DIRECTIONS FOR THIS TASK: The answer consists solely of the listing's lines from the first through the line containing "category: pig tailed macaque", each reproduced exactly.

[DATA SHOWN — start]

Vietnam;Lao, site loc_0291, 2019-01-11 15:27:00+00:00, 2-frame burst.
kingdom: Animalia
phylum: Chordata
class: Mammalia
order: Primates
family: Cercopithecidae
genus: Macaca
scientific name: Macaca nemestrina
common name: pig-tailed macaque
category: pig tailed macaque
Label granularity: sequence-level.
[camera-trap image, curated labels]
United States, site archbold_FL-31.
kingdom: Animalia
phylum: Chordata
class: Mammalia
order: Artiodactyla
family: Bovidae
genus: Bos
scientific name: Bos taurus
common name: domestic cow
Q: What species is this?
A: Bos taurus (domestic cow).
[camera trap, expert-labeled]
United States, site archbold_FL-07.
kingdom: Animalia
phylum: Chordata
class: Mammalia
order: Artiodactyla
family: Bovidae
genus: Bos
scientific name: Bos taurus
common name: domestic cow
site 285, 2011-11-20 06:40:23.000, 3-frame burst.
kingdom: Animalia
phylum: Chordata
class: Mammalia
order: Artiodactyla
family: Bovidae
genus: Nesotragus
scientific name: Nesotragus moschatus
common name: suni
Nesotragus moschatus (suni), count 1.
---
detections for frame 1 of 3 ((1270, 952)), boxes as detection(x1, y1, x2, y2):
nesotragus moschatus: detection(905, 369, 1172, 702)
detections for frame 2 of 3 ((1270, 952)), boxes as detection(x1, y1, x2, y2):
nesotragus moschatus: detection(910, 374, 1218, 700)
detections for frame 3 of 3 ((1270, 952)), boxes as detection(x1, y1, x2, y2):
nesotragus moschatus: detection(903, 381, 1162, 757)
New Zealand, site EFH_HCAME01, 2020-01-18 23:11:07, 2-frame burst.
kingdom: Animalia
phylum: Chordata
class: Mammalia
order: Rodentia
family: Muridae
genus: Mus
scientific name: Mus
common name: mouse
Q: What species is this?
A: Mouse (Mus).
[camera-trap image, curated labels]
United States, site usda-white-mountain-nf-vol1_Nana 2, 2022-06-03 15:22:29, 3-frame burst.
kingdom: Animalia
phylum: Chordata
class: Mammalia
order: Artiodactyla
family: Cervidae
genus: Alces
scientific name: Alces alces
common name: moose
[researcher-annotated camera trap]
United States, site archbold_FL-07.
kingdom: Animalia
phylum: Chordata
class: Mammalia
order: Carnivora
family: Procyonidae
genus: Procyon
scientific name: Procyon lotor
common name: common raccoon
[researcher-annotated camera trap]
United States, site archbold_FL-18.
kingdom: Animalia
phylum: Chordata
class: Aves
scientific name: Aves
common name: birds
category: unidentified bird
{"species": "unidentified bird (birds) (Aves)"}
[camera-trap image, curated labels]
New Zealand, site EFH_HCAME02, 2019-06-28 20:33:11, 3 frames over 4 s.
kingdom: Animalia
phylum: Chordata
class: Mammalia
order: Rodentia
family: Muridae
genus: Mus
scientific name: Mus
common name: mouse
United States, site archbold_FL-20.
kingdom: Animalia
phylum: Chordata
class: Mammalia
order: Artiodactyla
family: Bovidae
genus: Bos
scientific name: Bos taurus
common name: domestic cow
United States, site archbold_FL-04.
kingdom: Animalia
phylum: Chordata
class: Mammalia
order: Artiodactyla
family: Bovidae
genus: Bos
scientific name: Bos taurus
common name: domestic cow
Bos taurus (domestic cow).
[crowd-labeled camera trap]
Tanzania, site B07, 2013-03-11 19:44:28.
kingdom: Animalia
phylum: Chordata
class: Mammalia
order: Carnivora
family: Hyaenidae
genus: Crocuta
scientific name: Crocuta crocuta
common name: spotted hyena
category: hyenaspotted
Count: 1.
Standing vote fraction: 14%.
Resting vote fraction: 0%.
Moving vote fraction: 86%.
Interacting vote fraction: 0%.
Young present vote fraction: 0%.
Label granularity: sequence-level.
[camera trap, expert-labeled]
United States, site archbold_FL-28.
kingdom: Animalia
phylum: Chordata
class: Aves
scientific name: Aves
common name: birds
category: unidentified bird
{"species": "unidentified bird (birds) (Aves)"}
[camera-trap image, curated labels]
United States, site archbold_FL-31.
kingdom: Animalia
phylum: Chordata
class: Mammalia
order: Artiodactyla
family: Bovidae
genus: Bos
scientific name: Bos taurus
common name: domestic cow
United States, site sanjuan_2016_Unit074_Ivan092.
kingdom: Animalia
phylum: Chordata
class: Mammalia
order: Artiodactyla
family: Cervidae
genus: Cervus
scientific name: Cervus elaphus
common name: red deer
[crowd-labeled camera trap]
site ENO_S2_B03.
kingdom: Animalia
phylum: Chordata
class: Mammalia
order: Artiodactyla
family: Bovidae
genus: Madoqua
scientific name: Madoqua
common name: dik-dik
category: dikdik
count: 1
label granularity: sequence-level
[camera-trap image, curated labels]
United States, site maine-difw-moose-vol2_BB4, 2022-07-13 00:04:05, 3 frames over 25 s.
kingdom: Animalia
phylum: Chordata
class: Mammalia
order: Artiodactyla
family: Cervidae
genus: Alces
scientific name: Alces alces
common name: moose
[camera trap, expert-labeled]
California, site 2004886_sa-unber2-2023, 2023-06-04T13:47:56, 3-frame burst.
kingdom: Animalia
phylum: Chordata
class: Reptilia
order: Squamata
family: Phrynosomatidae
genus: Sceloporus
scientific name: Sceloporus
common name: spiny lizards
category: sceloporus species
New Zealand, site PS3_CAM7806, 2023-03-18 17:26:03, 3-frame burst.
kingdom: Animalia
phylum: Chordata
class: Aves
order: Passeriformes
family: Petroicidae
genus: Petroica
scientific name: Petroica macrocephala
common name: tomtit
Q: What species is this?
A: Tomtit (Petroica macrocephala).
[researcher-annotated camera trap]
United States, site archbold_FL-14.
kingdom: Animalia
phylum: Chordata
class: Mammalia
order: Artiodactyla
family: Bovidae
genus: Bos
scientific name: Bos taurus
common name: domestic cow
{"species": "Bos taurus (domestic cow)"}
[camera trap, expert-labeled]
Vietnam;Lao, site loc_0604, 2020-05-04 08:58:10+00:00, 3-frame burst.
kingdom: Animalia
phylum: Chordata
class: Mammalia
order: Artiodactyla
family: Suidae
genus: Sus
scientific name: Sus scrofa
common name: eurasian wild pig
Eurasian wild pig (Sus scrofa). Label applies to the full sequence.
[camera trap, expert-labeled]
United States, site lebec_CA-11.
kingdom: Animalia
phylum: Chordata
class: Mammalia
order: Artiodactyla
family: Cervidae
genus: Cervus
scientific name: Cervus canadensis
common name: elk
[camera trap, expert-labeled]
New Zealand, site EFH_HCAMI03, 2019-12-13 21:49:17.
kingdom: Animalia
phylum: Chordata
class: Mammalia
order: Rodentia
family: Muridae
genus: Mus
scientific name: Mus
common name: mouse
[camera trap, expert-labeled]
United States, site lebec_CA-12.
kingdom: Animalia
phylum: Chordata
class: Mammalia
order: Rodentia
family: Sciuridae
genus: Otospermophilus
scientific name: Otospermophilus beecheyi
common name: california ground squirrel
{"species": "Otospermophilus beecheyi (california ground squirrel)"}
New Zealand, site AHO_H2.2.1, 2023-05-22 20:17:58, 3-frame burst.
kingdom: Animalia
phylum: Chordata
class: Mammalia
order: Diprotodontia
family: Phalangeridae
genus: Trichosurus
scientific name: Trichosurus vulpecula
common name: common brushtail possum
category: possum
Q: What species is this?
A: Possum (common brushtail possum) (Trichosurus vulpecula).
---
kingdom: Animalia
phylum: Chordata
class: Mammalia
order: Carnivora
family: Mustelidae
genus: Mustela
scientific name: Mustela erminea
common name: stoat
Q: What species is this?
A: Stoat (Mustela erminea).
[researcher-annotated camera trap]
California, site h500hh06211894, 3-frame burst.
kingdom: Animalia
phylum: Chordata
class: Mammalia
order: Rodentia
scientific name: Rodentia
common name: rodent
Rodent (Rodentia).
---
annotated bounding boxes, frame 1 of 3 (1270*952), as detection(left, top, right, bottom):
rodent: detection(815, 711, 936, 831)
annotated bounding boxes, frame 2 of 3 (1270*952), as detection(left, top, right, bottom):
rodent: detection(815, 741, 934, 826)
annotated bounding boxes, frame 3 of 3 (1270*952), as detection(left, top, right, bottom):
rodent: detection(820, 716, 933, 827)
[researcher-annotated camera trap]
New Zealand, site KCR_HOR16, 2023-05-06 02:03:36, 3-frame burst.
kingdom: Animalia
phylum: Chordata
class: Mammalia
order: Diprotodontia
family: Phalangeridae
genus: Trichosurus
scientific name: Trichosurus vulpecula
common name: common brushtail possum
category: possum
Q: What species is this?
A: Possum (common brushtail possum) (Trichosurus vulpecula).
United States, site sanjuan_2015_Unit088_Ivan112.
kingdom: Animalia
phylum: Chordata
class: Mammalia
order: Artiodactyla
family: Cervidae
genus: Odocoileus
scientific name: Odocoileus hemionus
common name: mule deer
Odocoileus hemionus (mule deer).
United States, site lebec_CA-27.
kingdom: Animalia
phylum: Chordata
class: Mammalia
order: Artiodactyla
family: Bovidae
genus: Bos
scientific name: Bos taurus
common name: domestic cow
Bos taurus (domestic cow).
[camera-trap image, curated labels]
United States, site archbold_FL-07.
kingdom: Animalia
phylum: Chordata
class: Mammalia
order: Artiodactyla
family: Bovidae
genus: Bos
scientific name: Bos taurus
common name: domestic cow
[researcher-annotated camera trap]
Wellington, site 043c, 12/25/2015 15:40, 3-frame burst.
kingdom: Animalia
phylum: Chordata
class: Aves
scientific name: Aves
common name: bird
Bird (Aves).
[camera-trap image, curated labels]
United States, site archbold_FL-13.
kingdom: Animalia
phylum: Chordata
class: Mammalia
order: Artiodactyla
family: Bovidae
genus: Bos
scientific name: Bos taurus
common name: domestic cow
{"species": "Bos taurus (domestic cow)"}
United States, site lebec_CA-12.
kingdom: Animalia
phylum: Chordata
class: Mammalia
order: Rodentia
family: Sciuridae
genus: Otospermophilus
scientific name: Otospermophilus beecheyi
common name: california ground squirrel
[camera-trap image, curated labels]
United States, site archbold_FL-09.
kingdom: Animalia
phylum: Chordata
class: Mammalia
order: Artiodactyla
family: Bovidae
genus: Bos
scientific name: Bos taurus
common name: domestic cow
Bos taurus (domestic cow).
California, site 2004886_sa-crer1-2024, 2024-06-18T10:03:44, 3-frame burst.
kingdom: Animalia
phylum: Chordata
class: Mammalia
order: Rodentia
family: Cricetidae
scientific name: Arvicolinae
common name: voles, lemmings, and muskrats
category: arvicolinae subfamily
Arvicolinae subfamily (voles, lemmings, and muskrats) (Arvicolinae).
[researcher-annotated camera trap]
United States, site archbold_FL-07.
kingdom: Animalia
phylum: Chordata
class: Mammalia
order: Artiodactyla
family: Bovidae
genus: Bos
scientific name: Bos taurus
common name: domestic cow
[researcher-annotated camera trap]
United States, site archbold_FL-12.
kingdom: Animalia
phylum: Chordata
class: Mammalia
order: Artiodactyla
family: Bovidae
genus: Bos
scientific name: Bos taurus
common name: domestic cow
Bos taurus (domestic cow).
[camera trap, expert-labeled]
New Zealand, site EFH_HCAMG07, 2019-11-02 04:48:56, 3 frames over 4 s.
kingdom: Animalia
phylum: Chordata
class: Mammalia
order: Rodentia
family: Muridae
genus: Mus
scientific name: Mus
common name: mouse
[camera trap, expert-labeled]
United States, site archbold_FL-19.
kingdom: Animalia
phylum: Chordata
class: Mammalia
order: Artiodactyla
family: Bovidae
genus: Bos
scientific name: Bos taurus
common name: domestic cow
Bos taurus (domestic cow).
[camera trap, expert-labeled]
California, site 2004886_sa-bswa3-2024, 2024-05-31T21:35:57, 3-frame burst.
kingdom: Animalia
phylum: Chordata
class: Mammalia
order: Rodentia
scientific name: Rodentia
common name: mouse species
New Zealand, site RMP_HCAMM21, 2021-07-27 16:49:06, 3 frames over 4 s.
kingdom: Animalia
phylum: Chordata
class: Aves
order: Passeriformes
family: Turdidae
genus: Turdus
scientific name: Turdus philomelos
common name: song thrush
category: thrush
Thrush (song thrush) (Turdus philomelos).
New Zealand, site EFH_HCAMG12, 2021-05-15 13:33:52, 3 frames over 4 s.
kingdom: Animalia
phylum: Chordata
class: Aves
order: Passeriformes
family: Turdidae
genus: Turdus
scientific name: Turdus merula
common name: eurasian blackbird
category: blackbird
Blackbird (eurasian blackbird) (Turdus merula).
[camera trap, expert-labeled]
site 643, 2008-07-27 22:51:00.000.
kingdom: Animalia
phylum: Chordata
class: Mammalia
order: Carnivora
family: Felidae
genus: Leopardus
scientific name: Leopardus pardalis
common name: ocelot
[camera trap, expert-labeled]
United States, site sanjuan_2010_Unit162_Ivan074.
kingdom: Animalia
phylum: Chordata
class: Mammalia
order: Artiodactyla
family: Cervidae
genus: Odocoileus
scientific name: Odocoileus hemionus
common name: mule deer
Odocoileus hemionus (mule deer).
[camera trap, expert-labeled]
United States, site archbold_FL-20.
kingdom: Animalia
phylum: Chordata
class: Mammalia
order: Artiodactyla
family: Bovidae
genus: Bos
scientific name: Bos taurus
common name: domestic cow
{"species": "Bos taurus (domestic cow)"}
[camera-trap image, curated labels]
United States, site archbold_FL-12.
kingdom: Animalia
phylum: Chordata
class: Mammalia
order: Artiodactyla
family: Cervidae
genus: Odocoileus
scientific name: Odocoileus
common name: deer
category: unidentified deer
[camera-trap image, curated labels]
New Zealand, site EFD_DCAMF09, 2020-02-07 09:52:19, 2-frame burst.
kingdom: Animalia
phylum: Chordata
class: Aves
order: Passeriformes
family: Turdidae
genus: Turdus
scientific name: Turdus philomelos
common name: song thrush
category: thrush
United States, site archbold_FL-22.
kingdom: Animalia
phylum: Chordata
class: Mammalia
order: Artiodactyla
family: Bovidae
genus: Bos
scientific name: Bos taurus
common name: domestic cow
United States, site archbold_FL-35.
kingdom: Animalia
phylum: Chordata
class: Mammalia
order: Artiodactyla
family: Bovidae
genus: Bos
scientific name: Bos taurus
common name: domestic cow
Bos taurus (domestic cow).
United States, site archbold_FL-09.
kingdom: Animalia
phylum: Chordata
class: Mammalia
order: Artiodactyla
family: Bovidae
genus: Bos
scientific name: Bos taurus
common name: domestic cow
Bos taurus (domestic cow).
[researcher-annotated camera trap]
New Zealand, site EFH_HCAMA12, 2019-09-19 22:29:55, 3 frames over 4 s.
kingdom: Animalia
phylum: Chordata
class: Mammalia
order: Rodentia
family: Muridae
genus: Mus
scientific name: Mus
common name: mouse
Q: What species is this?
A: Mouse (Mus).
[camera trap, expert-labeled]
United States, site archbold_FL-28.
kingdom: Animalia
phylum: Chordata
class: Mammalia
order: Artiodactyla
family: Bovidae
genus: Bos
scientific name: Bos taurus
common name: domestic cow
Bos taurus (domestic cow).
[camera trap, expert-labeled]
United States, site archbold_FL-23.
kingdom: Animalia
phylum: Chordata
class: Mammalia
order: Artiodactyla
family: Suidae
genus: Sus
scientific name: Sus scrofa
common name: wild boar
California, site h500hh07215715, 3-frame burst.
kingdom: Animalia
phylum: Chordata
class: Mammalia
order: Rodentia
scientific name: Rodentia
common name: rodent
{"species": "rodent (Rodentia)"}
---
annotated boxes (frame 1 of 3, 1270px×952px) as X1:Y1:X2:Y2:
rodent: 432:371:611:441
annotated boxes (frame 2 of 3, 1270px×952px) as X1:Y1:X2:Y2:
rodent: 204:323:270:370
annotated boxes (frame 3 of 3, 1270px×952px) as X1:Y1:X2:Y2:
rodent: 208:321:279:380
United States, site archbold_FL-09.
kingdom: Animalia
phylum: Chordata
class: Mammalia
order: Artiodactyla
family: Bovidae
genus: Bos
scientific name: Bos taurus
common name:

[DATA SHOWN — finish]

RESPONSE BELOW:
Vietnam;Lao, site loc_0291, 2019-01-11 15:27:00+00:00, 2-frame burst.
kingdom: Animalia
phylum: Chordata
class: Mammalia
order: Primates
family: Cercopithecidae
genus: Macaca
scientific name: Macaca nemestrina
common name: pig-tailed macaque
category: pig tailed macaque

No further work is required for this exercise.